Key words
ultrasonography - structured reporting - quality improvement - interrater reliability
Background
Head and neck sonography (HNS) can be considered the diagnostic method of first
choice for the diagnosis of a wide array of soft-tissue diseases, both in
otolaryngology and maxillofacial surgery [1]
[2]
[3]. This is first and
foremost based on its broad availability, patient safety, as well as the potential
for intraoperative use [4]. Additionally, unlike
computed tomography (CT) and magnetic resonance imaging (MRI), ultrasound is
associated with lower costs and – unlike CT – is not associated with
ionizing radiation and it is well suitable for patients suffering from
claustrophobia [5]. Ultrasound imaging has undergone
sustainable technological improvements in the past decades with vastly improving
image quality and dynamic range.
Despite these advantages, ultrasound examinations have traditionally been associated
with a significantly higher examiner dependency than CT and MRI examinations [5]. In the absence of data concerning the interrater
reliability (IRR) and interrater agreement (IRA) of ultrasound as well as CT and MRI
studies of the neck, existing data show a great variability of these parameters in
each modality with respect to a specific disease and body region [6]. This may pose a major problem, especially in the
preoperative workup of soft-tissue pathologies in head and neck surgery, since
insufficient preoperative ultrasound reports may lead to major intraoperative
complications, extension of surgery, or reoperations [7]. Education standards concerning ultrasound vary greatly among
countries and also among medical schools within a country [8]. Consequently, the European Federation of Societies for Ultrasound in
Medicine and Biology has proposed standards for HNS, both in terms of training and
clinical practice [9]
[10]. Until recently, there was no uniform standard regarding the
structure and content of HNS reports in German-speaking countries [11]. Therefore, it is not surprising that the overall
quality of HNS reports within a sample of German university medical centers has
great potential for optimization [12].
Even despite harmonization of training and clinical practice, the mode of reporting
has been pointed out as a major contributor to information loss and dissatisfaction
among referring physicians [13]. Several studies were
able to demonstrate that structured reporting (SR) improves the report quality and
time efficiency of HNS by standardizing its content for various educational levels
[8]
[13]
[14]
[15]. Furthermore, SR
can be considered a valuable tool to improve preoperative evaluation of CT scans in
the context of functional endoscopic sinus surgery, both by radiologists and
otolaryngologists [16]
[17]. Due to the standardized structure, SR is associated with a decreased
likelihood of missing or misinterpreting key structures, potentially resulting in
misdiagnosis. Additionally, previous studies were able to show a preference for SR
by surgeons [18]. Considering these findings, SR might
also improve IRR and IRA which may further promote the value of HNS in
otolaryngology and maxillofacial surgery.

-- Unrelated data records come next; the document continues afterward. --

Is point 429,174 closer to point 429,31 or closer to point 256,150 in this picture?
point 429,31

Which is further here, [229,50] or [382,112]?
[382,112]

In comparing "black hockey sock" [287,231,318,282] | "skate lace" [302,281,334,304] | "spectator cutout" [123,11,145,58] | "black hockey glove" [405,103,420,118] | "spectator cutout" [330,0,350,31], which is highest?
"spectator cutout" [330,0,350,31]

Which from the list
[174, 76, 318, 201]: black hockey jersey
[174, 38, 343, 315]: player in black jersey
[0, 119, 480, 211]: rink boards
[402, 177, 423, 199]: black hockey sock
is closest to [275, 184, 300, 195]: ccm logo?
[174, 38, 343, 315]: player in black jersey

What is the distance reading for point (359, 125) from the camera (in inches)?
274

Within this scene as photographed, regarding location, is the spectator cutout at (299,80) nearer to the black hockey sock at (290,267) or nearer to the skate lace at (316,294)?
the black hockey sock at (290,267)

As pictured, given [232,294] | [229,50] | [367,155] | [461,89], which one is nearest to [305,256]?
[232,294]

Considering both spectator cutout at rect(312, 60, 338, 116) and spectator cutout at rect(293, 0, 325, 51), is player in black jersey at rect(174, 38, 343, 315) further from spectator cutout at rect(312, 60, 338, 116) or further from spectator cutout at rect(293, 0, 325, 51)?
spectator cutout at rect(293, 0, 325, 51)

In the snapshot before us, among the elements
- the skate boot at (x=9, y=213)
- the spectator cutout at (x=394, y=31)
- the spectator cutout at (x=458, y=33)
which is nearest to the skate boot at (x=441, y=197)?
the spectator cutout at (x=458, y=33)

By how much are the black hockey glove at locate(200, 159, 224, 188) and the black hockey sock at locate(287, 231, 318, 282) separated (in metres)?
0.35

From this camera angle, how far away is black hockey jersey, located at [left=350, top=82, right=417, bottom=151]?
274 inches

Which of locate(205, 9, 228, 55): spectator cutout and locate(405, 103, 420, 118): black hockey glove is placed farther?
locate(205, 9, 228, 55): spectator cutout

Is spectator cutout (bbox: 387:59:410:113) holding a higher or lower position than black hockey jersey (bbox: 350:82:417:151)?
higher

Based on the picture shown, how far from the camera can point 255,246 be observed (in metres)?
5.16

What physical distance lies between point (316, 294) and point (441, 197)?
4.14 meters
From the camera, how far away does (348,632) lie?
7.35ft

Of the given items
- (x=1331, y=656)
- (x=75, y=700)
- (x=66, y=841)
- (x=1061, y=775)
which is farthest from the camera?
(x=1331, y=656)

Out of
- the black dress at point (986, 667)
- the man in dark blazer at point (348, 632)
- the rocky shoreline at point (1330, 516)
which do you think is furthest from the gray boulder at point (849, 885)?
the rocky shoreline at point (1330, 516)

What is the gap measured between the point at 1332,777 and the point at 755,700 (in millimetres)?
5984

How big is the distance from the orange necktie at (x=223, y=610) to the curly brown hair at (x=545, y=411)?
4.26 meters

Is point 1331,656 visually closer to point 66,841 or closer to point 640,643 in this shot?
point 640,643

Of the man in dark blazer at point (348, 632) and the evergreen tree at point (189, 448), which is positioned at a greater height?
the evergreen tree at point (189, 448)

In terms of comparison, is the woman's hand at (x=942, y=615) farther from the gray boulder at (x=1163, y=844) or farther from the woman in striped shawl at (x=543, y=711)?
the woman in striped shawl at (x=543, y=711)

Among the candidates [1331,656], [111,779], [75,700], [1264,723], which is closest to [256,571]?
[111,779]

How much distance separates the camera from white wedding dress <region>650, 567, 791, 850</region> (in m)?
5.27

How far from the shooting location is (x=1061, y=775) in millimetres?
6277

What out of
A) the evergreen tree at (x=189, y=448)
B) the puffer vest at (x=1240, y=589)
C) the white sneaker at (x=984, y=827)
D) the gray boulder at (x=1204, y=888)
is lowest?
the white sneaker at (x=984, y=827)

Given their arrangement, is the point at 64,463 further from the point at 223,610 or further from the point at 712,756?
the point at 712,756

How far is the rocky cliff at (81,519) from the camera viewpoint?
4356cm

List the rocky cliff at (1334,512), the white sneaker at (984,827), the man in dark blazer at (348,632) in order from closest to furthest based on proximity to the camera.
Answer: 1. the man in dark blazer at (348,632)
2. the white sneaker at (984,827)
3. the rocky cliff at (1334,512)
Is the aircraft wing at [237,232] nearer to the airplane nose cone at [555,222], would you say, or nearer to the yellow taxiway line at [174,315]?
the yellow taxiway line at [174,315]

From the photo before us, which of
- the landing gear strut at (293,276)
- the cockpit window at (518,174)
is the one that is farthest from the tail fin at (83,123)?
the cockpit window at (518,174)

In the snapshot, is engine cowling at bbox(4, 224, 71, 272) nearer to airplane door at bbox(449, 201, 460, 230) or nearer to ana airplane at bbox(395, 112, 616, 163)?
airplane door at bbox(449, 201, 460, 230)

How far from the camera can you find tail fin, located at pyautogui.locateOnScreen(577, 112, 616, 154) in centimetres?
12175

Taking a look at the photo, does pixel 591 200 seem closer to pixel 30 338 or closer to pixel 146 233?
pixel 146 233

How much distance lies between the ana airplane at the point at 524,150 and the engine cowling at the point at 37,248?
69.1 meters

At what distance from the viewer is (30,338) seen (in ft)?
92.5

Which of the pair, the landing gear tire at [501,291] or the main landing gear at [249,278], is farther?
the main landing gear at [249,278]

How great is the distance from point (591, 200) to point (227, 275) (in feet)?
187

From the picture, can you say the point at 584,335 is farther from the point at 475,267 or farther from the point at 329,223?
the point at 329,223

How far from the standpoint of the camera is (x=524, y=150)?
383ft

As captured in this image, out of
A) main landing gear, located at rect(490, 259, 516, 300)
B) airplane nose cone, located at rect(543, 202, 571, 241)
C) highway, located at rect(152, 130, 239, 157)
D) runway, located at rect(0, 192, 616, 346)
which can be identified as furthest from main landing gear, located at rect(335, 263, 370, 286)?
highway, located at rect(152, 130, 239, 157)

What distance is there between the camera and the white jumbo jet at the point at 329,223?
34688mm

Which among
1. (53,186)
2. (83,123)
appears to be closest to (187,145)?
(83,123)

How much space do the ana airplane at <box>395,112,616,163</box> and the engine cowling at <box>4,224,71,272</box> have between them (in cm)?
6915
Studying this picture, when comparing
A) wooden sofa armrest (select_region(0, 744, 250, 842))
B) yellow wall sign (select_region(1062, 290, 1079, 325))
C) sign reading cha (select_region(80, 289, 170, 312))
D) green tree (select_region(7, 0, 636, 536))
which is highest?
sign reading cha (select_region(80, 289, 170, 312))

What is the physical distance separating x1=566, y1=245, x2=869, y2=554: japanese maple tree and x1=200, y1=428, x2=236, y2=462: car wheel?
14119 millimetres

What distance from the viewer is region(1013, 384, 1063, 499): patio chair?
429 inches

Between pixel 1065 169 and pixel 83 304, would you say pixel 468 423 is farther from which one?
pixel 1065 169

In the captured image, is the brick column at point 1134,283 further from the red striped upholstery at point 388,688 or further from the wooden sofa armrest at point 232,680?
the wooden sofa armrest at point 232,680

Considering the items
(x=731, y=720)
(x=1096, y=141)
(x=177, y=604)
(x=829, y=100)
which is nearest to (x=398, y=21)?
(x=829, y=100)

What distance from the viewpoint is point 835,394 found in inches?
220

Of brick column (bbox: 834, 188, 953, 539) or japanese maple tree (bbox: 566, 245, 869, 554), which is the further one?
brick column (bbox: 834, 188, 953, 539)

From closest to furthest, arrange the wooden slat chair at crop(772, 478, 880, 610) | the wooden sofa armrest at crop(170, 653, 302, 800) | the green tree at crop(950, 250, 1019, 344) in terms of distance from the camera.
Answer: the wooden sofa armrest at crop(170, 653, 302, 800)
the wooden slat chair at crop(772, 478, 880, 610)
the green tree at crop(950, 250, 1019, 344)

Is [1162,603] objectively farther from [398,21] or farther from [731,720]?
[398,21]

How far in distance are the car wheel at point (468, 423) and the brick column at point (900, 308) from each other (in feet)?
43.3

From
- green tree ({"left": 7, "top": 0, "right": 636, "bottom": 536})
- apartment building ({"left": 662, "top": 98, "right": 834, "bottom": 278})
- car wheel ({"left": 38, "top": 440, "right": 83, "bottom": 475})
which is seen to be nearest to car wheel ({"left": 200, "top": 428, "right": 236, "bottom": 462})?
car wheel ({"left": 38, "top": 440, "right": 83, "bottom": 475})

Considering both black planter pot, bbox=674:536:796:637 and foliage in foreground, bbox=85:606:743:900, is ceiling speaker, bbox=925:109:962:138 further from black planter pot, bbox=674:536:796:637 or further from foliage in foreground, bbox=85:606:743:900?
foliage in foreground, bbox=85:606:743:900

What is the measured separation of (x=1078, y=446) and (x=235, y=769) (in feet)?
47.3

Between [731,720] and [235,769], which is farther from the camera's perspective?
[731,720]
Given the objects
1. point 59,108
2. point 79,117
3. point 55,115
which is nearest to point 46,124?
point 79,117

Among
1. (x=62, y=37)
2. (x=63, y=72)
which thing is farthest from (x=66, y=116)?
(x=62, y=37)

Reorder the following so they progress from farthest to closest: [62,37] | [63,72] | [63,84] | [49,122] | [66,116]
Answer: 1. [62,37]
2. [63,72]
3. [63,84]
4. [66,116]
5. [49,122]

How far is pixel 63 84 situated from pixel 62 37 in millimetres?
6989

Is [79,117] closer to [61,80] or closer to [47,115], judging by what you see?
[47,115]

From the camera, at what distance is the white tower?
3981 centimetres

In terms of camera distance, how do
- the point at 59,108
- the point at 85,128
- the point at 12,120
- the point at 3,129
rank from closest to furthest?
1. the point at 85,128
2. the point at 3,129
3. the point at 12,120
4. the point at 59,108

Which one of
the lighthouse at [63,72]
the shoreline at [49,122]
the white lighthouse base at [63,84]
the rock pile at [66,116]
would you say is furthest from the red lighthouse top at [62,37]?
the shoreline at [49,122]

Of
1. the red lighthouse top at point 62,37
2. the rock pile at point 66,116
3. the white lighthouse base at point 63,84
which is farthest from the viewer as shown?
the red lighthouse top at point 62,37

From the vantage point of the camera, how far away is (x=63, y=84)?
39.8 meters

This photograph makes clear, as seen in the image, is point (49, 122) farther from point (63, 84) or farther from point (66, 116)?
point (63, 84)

Therefore, the present study was designed to assess the impact of SR on the IRR of
HNS in a cohort of experienced HNS examiners.
Methods
Study design
Video sequences of four complete HNS examinations as well as detailed images of
the respective pathologies were recorded by two certified HNS instructors. An
additional HNS examination of a healthy volunteer without pathological findings
was used for training purposes (see Video. 1). The four cases included a
follow-up for carcinoma of the parotid gland (case 1, see Video. 2), an
evaluation of a parotid gland mass (case 2, see Video. 3), an evaluation
of a suspected cervical lymph node metastasis (case 3, see Video. 4), as
well as another evaluation of a parotid gland mass (case 4, see Video. 5)
. For these cases, the instructors created SRs using an online-based reporting
template for HNS (Smart Reporting GmbH, Munich, Germany,
http://www.smart-reporting.com), which were used as reference
reports [8]
[13]
[14]
[15]. Anonymized
video and image files as well as detailed instructions on how to use the SR
template were sent out to nine departments with significant HNS expertise.
Video 1 Video and image files of test case.
Video 2 Video and image files of case 1: Follow-up for carcinoma
of the parotid gland.
Video 3 Video and image files of case 2: Evaluation of parotid
gland mass.
Video 4 Video and image files of case 3: Evaluation of suspected
cervical lymph node metastasis.
Video 5 Video and image files of case 4: Evaluation of parotid
gland mass.
As previously described, the additional training case was included to allow the
examiners to become familiar with the SR template and was to be completed first.
Subsequently, participating senior physicians were asked to create SRs of the
four cases based on the provided video and image files, resulting in
n=36 reports. Since previous publications by our group showed that SR is
consistently superior to conventional reporting (CR) in terms of report quality,
there is sufficient data on the IRR of CR, and CR has limited relevance to the
central aim of this study, no control group in which CR was used was included in
the study design [8]
[13]
[14]
[15].
After completing the SRs, the examiners rated the user friendliness of the SR
template by using an existing questionnaire with a visual analog scale (VAS)
[8]
[13]
[14]
[15].
Report evaluation
Two certified head and neck ultrasound instructors analyzed all 36 anonymized
reports for overall report completeness as well as report content and assessed
the IRR and IRA. In this scenario, IRR refers to the extent to which different
examiners provide consistent evaluations, whereas IRA refers to the degree to
which different examiners agree upon the same categorical decision or
classification when rating the same content.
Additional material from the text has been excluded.